ECLI:NL:HR:2006:AY9169
Hoge Raad
- Cassatie
- G.J.M. Corstens
- J.W. Ilsink
- W.M.E. Thomassen
- Rechtspraak.nl
Verlof tot overdracht van stukken aan buitenlandse autoriteiten in strafzaken
In deze zaak heeft de Hoge Raad op 12 december 2006 uitspraak gedaan in een cassatieprocedure tegen een beschikking van de Rechtbank te Arnhem.

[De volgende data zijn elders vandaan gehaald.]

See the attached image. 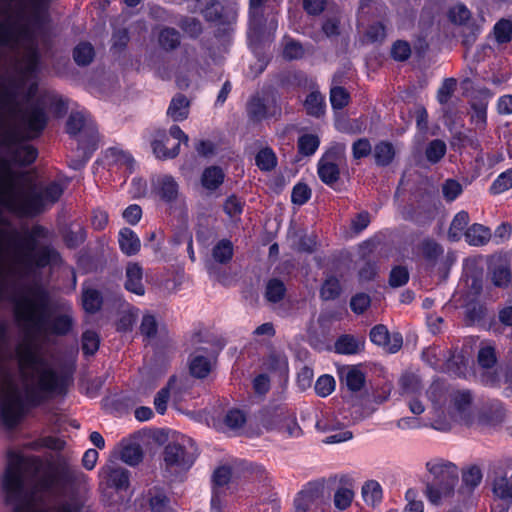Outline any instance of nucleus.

De zaak betreft een verzoek om verlof ex artikel 552p van het Wetboek van Strafvordering, ingediend door een betrokkene die zich gevestigd heeft in een bepaalde plaats. De Rechtbank had verlof verleend aan de Rechter-Commissaris om stukken van overtuiging aan de Officier van Justitie ter beschikking te stellen, met de voorwaarde dat deze stukken teruggezonden worden zodra het voor de strafvordering nodige gebruik is gemaakt. De betrokkene heeft cassatie ingesteld, vertegenwoordigd door mr. V.C.A. van Wijk, advocaat te Nijmegen. De Advocaat-Generaal Wortel heeft geconcludeerd tot verwerping van het beroep.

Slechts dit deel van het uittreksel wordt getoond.